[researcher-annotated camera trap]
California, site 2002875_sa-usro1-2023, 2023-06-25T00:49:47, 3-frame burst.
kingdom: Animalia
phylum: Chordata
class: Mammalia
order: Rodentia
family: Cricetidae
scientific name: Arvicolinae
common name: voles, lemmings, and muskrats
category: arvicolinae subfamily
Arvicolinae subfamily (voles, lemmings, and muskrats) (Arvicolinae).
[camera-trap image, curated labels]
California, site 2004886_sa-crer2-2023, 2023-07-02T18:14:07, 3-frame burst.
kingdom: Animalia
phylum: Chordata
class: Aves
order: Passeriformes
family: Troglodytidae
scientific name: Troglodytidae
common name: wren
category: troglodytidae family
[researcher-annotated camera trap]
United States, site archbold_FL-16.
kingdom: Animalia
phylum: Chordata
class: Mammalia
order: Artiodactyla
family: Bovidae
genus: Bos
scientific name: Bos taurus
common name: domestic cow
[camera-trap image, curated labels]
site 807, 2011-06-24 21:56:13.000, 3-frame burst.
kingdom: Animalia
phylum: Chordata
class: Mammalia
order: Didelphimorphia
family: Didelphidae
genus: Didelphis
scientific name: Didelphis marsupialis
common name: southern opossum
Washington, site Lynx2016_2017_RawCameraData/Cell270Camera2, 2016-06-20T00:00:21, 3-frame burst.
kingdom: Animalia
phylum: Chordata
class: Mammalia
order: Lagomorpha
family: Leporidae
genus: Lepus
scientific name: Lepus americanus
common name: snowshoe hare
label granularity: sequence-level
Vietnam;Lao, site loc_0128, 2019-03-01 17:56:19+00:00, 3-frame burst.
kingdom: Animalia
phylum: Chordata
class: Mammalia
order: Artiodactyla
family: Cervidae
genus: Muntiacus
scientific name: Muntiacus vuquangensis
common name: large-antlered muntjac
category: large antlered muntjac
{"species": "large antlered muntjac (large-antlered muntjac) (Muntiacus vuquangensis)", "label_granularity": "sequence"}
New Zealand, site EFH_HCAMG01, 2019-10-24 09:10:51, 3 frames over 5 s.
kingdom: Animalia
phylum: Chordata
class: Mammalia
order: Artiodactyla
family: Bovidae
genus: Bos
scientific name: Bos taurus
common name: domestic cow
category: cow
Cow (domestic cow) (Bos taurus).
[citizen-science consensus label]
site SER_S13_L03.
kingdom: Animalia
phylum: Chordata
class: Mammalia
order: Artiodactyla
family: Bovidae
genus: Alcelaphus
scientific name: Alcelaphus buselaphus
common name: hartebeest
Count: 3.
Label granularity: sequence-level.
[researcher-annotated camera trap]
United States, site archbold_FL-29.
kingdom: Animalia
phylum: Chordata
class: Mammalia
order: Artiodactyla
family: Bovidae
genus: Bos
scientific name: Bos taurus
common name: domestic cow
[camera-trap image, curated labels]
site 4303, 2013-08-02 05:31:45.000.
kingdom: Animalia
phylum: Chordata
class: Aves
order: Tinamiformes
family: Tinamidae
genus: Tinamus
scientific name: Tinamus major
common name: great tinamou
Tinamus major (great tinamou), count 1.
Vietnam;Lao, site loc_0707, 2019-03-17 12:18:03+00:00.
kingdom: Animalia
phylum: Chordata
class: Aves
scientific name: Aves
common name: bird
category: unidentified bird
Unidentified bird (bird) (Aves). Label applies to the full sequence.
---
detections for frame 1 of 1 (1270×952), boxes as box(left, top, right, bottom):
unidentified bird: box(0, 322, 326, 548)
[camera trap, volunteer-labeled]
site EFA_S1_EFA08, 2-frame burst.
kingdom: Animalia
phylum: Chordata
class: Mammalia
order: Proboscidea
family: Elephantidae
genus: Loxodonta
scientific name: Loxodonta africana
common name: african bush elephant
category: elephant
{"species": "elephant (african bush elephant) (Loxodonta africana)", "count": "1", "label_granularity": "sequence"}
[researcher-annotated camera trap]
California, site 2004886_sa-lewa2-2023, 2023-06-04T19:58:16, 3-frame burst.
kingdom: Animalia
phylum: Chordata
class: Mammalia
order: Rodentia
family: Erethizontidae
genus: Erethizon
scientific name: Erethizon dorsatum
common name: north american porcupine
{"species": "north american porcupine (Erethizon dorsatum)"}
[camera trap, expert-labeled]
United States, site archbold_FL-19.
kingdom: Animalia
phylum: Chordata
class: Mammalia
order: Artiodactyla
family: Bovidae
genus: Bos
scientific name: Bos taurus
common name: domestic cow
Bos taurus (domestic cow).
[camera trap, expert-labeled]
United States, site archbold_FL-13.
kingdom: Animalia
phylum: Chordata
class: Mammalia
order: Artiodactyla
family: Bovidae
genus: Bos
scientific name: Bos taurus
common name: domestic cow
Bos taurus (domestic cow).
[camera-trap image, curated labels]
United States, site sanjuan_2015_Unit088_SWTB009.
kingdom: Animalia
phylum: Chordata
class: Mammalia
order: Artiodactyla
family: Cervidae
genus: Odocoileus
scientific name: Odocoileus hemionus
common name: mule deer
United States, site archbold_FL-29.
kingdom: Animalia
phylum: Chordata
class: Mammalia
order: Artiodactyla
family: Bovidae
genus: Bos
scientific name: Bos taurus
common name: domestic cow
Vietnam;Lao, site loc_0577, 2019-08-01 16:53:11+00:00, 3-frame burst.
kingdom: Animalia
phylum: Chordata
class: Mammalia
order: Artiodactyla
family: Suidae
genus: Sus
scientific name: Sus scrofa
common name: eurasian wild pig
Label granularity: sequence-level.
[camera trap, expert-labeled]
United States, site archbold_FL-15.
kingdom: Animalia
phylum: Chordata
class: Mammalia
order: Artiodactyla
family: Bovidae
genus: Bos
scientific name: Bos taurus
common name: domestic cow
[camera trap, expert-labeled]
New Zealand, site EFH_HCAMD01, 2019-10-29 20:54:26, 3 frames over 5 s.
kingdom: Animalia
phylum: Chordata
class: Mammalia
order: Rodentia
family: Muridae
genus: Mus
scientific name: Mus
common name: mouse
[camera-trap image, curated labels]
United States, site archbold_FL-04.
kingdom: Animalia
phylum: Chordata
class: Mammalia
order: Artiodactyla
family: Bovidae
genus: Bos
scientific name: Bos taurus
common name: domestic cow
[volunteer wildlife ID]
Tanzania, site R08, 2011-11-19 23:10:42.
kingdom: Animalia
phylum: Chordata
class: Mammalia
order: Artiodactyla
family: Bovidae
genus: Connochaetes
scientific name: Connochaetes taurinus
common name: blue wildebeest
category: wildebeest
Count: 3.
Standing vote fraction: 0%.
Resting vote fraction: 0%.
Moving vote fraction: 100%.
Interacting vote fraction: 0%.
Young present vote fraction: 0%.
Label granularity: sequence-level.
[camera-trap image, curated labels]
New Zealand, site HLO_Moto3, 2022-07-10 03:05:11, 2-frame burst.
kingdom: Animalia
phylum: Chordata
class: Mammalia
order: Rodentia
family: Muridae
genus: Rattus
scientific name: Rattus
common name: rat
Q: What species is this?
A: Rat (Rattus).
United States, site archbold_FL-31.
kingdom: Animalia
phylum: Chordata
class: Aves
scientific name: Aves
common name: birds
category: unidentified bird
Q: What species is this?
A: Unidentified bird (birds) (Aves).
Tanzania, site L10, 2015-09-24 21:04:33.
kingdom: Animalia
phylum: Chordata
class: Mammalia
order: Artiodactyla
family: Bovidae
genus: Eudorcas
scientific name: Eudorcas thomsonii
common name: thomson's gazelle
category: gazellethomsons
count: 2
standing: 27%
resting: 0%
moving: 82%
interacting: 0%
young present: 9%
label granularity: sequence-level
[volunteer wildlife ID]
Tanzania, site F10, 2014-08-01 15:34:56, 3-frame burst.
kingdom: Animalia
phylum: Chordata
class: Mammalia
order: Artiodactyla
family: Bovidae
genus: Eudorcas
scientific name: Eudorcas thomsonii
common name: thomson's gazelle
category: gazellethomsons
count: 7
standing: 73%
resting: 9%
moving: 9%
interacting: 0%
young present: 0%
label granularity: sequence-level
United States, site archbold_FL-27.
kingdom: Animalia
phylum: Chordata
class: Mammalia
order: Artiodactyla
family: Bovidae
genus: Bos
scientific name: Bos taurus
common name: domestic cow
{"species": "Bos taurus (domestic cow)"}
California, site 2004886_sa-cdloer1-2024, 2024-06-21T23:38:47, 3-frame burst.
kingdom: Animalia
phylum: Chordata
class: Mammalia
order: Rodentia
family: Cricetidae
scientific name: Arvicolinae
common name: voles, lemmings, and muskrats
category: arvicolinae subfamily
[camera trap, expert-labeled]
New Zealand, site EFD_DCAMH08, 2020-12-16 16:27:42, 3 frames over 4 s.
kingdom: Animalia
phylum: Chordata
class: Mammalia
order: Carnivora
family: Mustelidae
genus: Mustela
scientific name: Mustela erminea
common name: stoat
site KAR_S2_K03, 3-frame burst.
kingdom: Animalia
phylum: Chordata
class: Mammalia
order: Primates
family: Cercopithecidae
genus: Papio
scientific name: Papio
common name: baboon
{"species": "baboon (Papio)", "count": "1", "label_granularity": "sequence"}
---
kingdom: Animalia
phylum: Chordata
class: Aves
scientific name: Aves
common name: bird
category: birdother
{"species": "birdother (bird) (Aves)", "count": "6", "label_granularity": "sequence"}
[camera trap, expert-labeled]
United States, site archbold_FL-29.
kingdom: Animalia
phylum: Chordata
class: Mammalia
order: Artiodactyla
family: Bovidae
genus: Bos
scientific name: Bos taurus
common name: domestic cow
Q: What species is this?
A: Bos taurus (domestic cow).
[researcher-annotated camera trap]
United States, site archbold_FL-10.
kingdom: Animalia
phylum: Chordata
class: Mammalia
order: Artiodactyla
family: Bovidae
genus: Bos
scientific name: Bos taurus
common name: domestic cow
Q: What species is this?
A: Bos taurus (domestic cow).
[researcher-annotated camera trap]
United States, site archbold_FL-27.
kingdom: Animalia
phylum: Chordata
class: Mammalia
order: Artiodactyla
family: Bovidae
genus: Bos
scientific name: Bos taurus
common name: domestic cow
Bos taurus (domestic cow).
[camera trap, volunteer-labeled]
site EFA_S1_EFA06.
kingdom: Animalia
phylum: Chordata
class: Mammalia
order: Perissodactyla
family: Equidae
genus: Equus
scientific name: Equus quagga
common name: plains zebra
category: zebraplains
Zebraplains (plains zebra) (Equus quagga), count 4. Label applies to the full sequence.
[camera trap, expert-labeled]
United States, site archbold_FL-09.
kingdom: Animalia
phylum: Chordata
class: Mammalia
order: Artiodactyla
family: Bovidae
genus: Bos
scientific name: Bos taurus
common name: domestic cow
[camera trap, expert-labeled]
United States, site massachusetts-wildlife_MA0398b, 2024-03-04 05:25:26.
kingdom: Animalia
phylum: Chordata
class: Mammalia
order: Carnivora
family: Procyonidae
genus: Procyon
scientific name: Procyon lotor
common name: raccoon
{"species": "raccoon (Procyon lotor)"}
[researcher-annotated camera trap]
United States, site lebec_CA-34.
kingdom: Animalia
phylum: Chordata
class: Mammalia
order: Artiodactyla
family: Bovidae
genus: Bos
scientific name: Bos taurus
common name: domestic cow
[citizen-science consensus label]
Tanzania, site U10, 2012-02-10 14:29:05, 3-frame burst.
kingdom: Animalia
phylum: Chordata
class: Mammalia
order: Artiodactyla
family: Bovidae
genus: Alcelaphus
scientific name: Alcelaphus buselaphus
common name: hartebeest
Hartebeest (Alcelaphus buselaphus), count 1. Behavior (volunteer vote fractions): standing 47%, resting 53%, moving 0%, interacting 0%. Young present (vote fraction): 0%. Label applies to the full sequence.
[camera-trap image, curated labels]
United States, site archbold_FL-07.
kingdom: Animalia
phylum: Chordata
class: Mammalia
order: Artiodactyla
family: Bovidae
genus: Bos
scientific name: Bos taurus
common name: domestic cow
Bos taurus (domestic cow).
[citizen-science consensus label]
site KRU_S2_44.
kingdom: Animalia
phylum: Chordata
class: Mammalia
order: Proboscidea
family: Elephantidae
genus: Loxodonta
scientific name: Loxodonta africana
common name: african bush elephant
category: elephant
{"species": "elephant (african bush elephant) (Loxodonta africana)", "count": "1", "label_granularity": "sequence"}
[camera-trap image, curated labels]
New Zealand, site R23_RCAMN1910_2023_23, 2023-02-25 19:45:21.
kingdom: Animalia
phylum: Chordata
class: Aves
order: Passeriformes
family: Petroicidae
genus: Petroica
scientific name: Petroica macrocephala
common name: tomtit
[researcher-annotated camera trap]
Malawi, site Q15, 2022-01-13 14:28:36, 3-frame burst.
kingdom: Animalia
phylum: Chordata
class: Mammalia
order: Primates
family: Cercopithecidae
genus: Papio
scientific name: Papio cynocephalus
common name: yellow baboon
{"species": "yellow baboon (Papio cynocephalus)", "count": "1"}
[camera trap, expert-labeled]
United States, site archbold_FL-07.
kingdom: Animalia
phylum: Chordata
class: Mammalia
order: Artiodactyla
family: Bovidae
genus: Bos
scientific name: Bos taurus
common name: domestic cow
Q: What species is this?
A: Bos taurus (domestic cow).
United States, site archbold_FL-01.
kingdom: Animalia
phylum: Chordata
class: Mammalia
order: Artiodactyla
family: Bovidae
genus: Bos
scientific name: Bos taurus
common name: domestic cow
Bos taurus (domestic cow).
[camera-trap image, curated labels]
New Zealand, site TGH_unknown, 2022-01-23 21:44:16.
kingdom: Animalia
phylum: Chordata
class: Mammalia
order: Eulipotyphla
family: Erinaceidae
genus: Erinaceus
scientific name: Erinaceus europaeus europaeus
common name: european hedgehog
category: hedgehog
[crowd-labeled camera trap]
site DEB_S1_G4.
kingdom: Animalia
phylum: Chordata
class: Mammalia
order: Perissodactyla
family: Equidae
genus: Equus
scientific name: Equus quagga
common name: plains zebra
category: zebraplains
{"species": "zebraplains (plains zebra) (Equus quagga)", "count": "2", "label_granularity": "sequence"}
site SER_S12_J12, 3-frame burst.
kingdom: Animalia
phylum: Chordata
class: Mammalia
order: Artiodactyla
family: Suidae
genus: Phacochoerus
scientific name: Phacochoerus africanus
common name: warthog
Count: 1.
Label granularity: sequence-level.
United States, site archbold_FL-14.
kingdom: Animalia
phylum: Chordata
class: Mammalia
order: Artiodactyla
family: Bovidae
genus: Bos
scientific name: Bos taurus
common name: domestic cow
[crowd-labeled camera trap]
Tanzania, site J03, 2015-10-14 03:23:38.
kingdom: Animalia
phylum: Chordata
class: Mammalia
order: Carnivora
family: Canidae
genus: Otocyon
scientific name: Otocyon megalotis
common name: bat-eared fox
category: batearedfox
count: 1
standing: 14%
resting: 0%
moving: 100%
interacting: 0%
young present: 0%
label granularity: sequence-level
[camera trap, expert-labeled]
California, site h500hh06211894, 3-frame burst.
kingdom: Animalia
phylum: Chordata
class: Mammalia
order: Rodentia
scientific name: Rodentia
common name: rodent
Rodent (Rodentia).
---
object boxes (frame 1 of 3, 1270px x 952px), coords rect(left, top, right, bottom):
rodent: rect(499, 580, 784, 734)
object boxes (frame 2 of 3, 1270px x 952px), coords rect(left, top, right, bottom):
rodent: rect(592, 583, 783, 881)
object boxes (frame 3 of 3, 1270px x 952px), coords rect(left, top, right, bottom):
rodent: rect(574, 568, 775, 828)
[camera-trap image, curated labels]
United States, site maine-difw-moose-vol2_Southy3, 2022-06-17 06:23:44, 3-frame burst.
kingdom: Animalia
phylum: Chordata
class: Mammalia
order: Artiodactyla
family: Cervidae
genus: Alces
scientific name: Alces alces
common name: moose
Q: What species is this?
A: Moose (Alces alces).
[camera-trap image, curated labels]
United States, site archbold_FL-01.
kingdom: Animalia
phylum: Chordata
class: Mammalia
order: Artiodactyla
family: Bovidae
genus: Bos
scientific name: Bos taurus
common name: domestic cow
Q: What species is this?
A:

☆ ☆ ☆ ☆ ☆ ☆ ☆

Exercise:
In the material, count each line that holds the string "Papio", and report only how many there are.

Output of the exercise:
6